世界の果てに - 百年の光 -

∴背負うもの


………‥‥

隣を歩くちびっこは、どうやら元気を取り戻したらしい。


この小さい体が背負っているものは、きっと俺が想像する以上に重いはず。


この国に着いてからは、きっとそれは嫌でものしかかってきているだろう。



…なら、そんな重さなんか忘れられるほど、俺たちが笑わせてやればいい。


何を間違えるのか、俺は怒らせてばかりな気がするが。


「あっ!見て見てエル!アメルティカ名物のお饅頭だって!」


黒い大きな瞳を輝かせながら、ちびっこが指差す先には、でかい看板がやたらと目立つ小さな出店がある。

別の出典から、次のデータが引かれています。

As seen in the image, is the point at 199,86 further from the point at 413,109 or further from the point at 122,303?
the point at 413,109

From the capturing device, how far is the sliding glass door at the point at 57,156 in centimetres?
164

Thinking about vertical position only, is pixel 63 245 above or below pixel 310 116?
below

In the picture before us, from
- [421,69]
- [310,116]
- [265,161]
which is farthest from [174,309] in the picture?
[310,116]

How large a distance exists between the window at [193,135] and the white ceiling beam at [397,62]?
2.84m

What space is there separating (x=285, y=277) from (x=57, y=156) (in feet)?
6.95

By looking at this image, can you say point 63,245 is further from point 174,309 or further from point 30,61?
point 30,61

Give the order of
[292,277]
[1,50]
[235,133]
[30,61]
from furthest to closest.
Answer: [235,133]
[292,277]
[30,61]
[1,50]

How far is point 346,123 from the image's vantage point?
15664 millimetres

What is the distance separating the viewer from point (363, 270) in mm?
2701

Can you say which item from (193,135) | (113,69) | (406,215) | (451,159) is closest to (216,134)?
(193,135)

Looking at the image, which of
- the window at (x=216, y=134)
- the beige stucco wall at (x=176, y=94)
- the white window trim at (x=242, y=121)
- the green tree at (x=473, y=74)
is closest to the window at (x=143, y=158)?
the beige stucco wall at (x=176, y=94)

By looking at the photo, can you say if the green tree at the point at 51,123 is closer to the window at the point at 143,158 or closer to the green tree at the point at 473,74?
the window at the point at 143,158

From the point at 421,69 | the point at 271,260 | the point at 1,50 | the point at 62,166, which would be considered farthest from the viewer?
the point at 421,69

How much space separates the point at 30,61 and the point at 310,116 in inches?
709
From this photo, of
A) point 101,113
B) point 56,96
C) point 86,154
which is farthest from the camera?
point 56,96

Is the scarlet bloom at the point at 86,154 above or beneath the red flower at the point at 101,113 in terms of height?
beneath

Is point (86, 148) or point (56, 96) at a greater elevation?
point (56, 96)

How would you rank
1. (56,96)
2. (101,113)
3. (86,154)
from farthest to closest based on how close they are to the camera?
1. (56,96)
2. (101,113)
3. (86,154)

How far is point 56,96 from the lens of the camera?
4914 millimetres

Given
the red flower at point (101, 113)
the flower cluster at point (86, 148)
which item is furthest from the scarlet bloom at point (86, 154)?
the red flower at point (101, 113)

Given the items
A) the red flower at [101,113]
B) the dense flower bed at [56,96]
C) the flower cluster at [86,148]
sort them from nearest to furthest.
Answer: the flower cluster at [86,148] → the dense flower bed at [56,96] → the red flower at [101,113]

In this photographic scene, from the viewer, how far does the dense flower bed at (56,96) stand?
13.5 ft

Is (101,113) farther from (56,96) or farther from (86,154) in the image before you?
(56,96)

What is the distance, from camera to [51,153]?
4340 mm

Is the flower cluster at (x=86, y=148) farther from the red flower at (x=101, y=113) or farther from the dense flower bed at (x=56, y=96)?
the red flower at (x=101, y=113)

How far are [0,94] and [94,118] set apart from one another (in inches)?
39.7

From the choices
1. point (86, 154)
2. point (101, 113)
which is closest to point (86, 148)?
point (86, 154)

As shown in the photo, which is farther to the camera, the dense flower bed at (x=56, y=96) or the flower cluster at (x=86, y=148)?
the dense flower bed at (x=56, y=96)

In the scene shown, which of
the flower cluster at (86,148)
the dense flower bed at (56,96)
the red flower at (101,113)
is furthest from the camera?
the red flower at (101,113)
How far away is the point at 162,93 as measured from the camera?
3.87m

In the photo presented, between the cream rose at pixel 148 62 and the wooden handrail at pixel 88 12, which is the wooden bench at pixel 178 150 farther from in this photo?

ちびっこの声が届いたのか、その店に立つ男がこっちを向いた。


「いらっしゃい!」


サラリと揺れる金髪に、灰色の瞳。


その無駄に輝く笑顔を見て、俺は言葉を失った。


「ーーーダルク!?」


ちびっこが隣で、驚いたように名前を呼ぶ。


それを受けてにっこりと微笑むのは紛れもなく、度々顔を合わせる腐れ縁のダルクだった。


あの神隠し事件から再び、こんなところで会うとは……つーか、何でコイツがアメルティカの名物売りさばいてんだ。